═══ INFORMATION PROVIDED
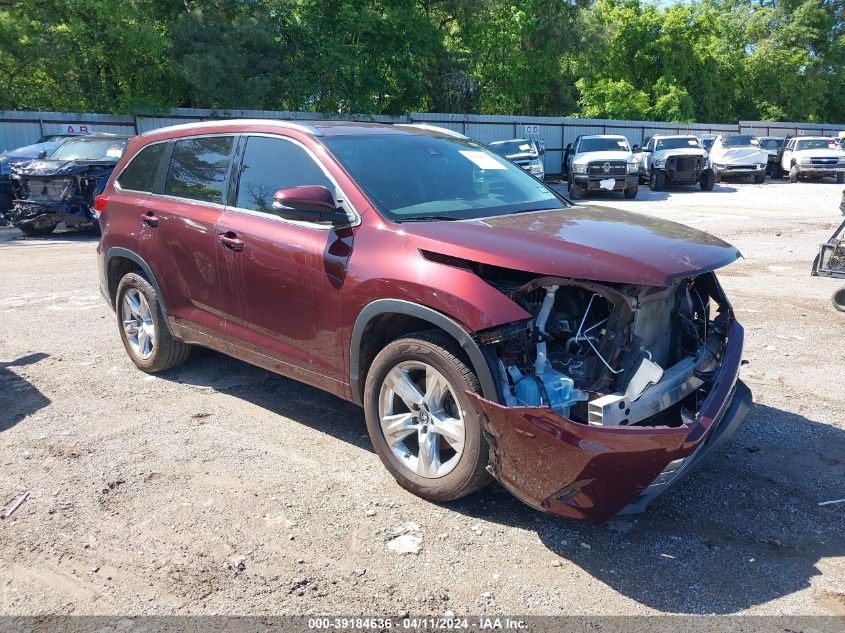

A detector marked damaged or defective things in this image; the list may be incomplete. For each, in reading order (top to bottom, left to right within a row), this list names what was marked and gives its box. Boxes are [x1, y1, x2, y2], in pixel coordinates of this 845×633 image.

crushed front end [5, 159, 115, 231]
detached bumper [572, 173, 636, 190]
damaged red suv [97, 121, 752, 520]
detached bumper [464, 318, 748, 520]
crushed front end [468, 266, 752, 520]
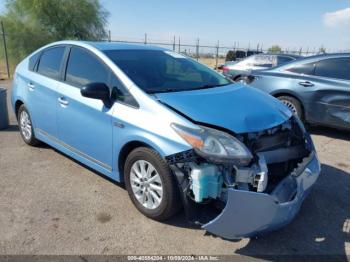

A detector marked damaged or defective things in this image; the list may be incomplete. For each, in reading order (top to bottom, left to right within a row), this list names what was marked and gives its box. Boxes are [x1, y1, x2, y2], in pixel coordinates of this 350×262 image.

exposed headlight housing [172, 123, 252, 165]
front end damage [165, 116, 322, 239]
damaged front bumper [202, 151, 320, 239]
detached bumper piece [202, 151, 320, 239]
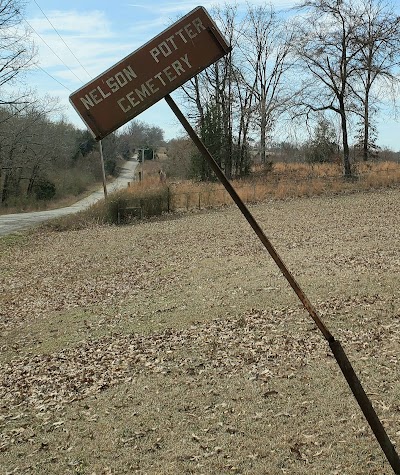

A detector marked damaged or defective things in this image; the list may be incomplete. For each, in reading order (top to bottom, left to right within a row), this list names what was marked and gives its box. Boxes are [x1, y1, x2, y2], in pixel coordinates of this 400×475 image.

rusty metal post [165, 94, 400, 475]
══════
▶ [DIRECTIONS]: Copy out every line of the records above word for word, all three of them, leaving out the pictures.

▶ [THE SOLUTION]:
A detector marked damaged or defective things in this image; the list may be incomplete. For each, in reading order (top to bottom, left to right within a row), this list names what was marked and gives its box. Boxes are [x1, y1, x2, y2], in pixel coordinates of this 845×633 image.

crushed front end [5, 159, 115, 231]
detached bumper [572, 173, 636, 190]
damaged red suv [97, 121, 752, 520]
detached bumper [464, 318, 748, 520]
crushed front end [468, 266, 752, 520]

A detector marked damaged or defective things in this image; the list may be incomplete. For each, in reading order (top to bottom, left to right within a row), this list names what was marked and gives its box. Boxes are [x1, y1, x2, y2], in pixel coordinates of this 350×262 image.

exposed headlight housing [172, 123, 252, 165]
front end damage [165, 116, 322, 239]
damaged front bumper [202, 151, 320, 239]
detached bumper piece [202, 151, 320, 239]

A detector marked damaged or defective things in this image; the list may be incomplete. For each, in reading order (top to bottom, left to right within a row), this list names what was marked and gives its box. Boxes are [x1, y1, x2, y2], in pixel coordinates of this 400×475 image.

rusty metal post [165, 94, 400, 475]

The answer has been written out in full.